Part 4: Snakemake profiles for DeepThought
Series: An Introduction To Using DeepThought For Bioinformatics
Please note: Mike posted a much better and more detailed profile explanation. You should use that!
Please note: much of this information was distilled from this great blog post about snakemake profiles
That post has more information and details and you should take some time to read it and the associated post about running snakemake on the cluster. However, this will get you started on deepthought.

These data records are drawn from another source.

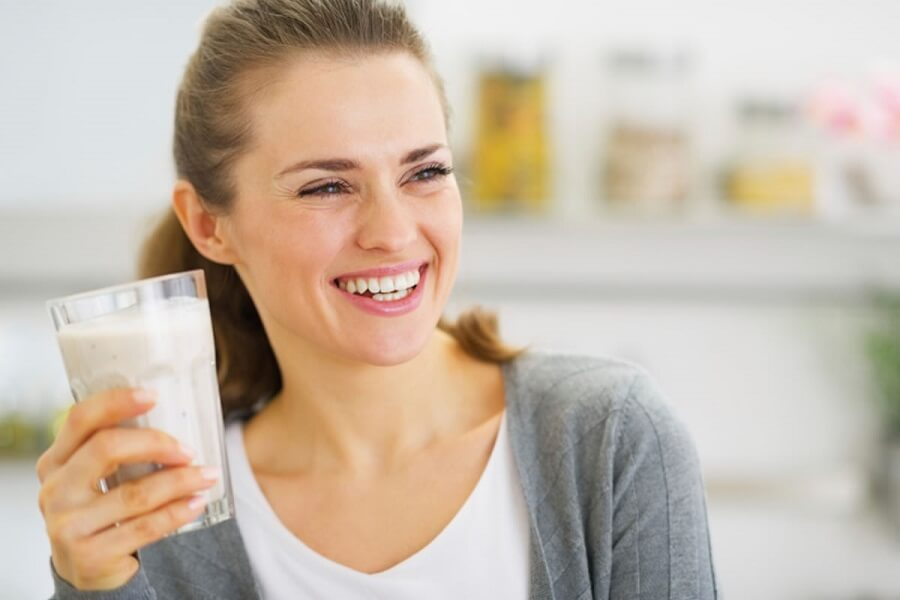 woman laughing while holding a glass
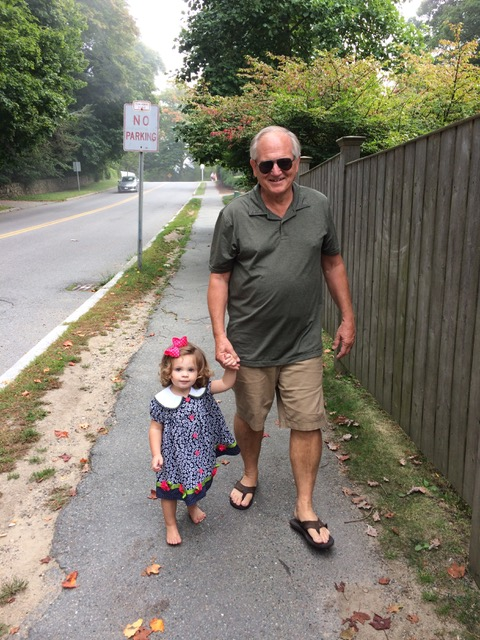 Papa and Rachel walk back to the car from the beach. Not sure when her shoes came off, but she enjoyed the barefoot walk.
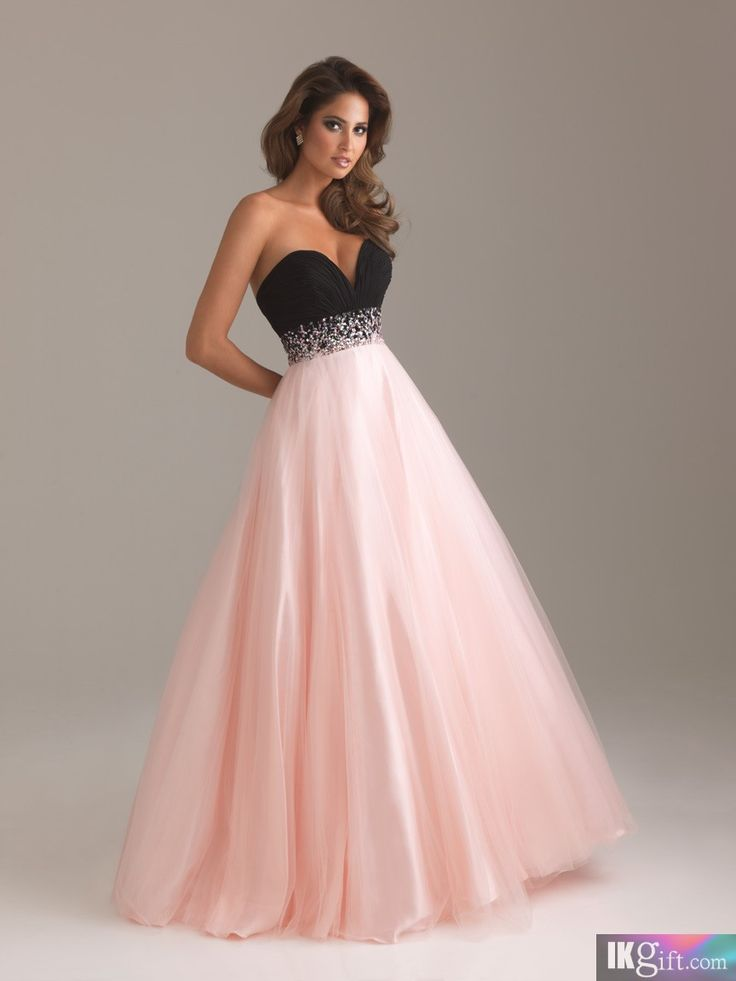 I love this dress. The colors look so good together. Its a strapless dress thqts,again tight at the top and black at the top. While loose and pink at the bottom.
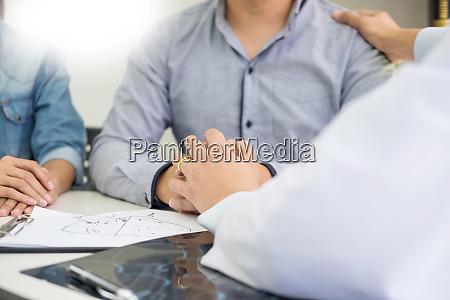 patient being reassured desperate holding hand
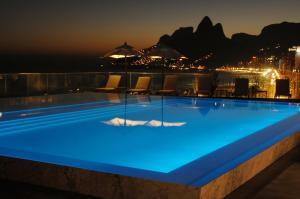 The swimming pool at or near Flat João Lira Leblon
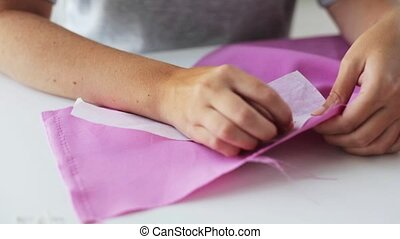 woman with pins stitching paper pattern to fabric - people,...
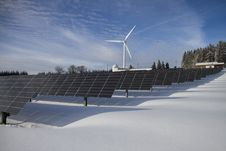 Free Solar Panels And Wind Turbine In Snow Royalty Free Stock Photography - 95593707
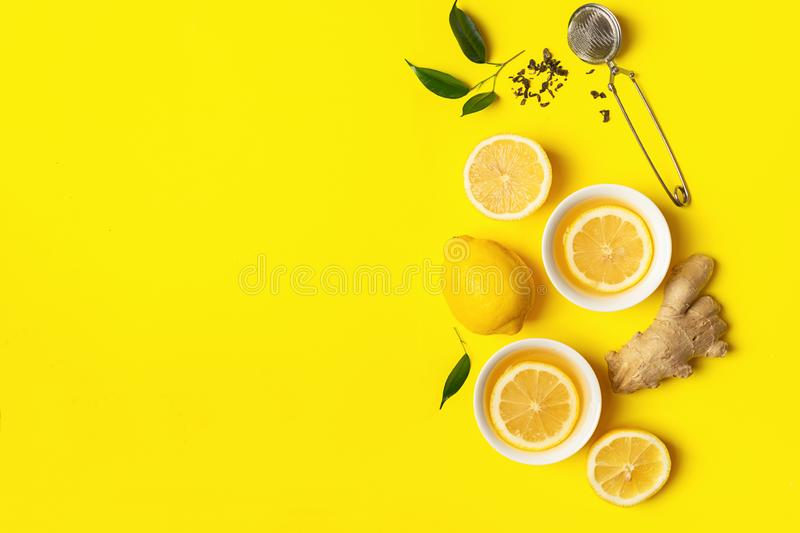 Ginger lemon tea or detox drink in a white cup on a bright yellow background. Healthy eating concept. Copy space. Horizontal frame. Top view flat layout royalty free stock photography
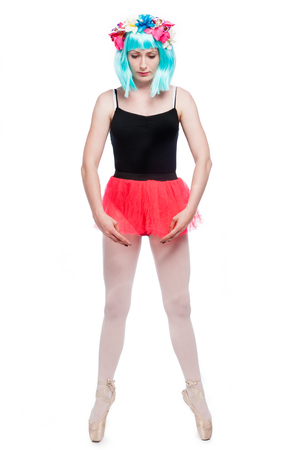 Pointe ballet position with crazy girl in vibrant wig.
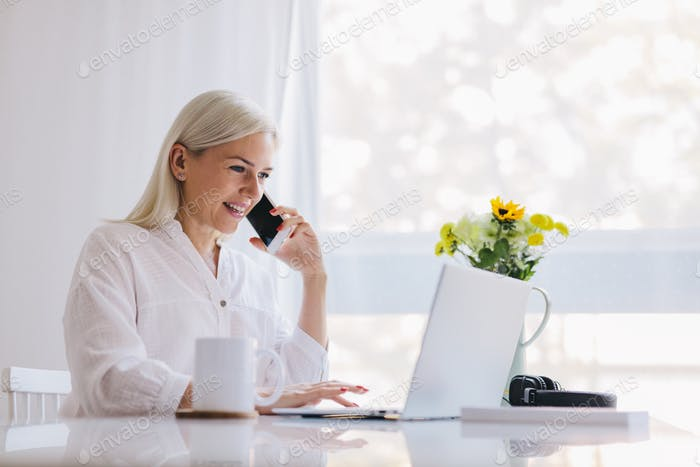 Woman talking on the phone, using laptop.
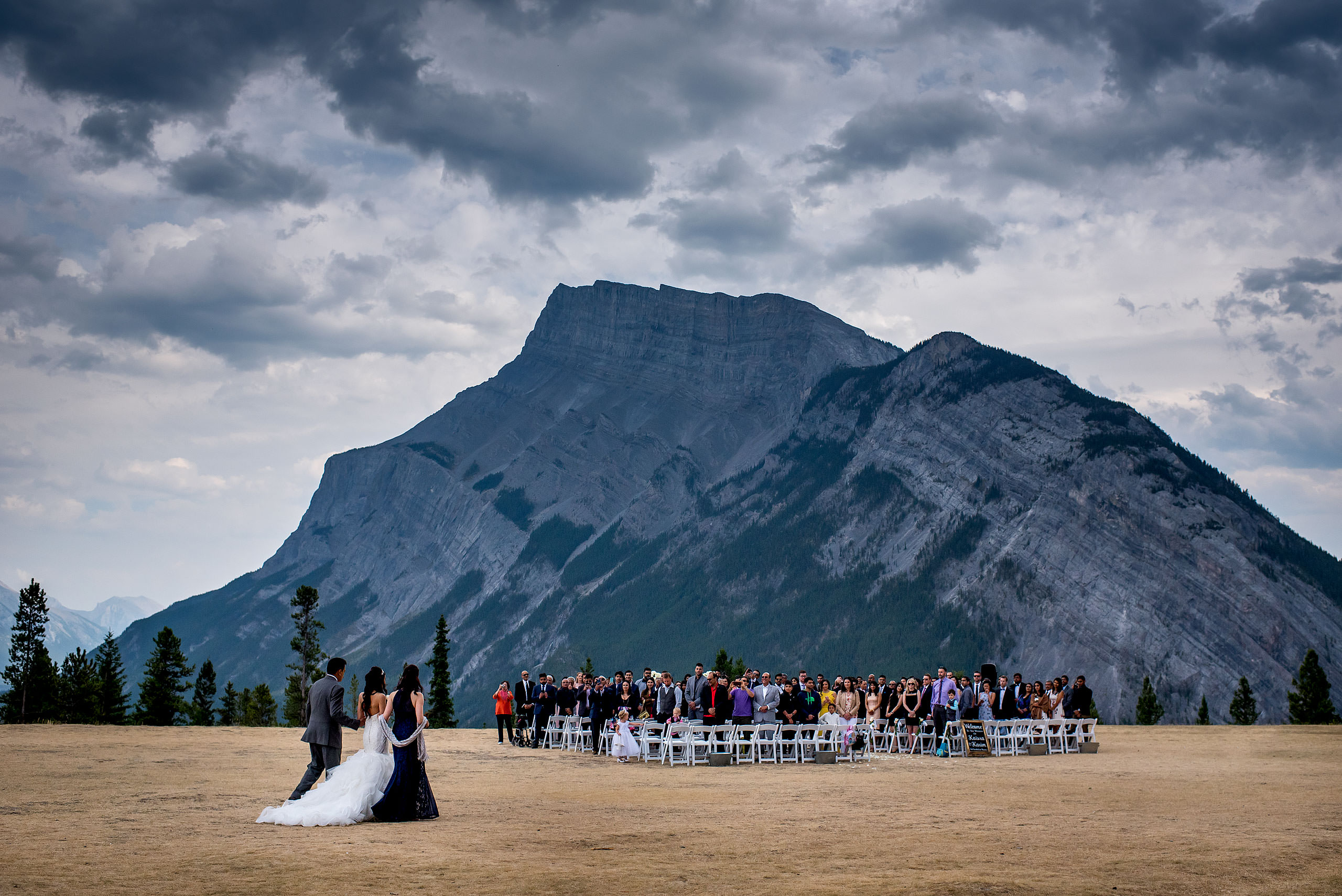 bride walking with parents to ceremony in front of Tunnel Mountain by a Banff wedding Photographer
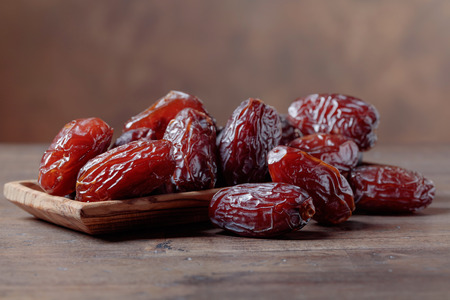 Foto de Juicy dates in a bowl on a old wooden table . - Imagen libre de derechos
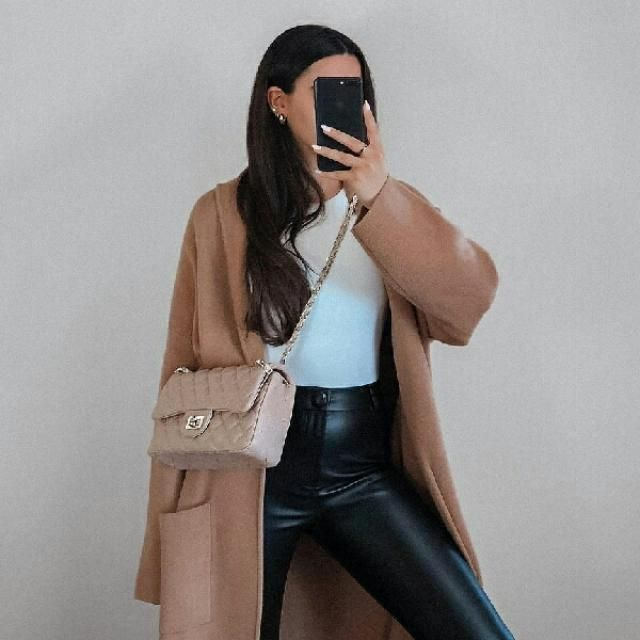 to show how effortlessly chic you are try this khaki coat with white sweater and faux leather pants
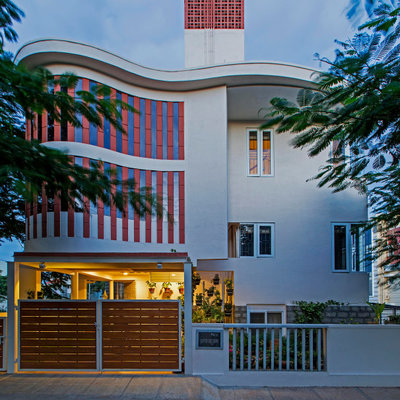 Example of a trendy gray three-story house exterior design in Bengaluru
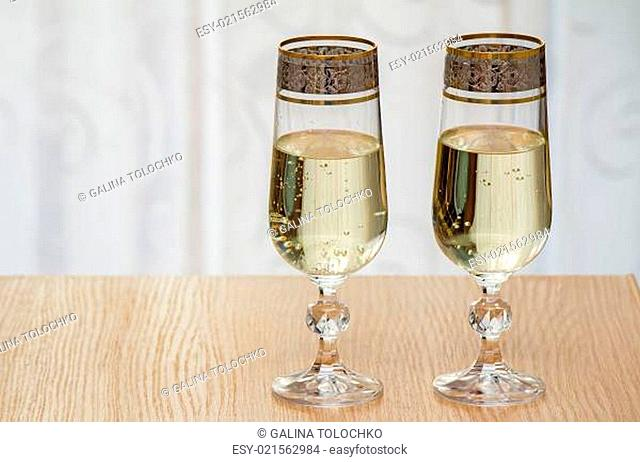 Two champagne flute filled with champagne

Why make a snakemake profile? A profile will allow us to define a default set of rules (e.g. memory requirements, number of CPUs, and total time to run) and then we can override those rules on a rule-by-rule basis in our
snakefile
.
Making a profile
We start by making a directory for our profile:
mkdir -p ~/.config/snakemake/slurm
and then create a file in there with some simple rules: vi ~/.config/snakemake/slurm/config.yaml
the file contents are:
jobs: 100
cluster: "sbatch -t {resources.time_min} --mem={resources.mem_mb} -c {resources.cpus} -o logs_slurm/{rule}_{jobid}.out -e logs_slurm/{rule}_{jobid}.err "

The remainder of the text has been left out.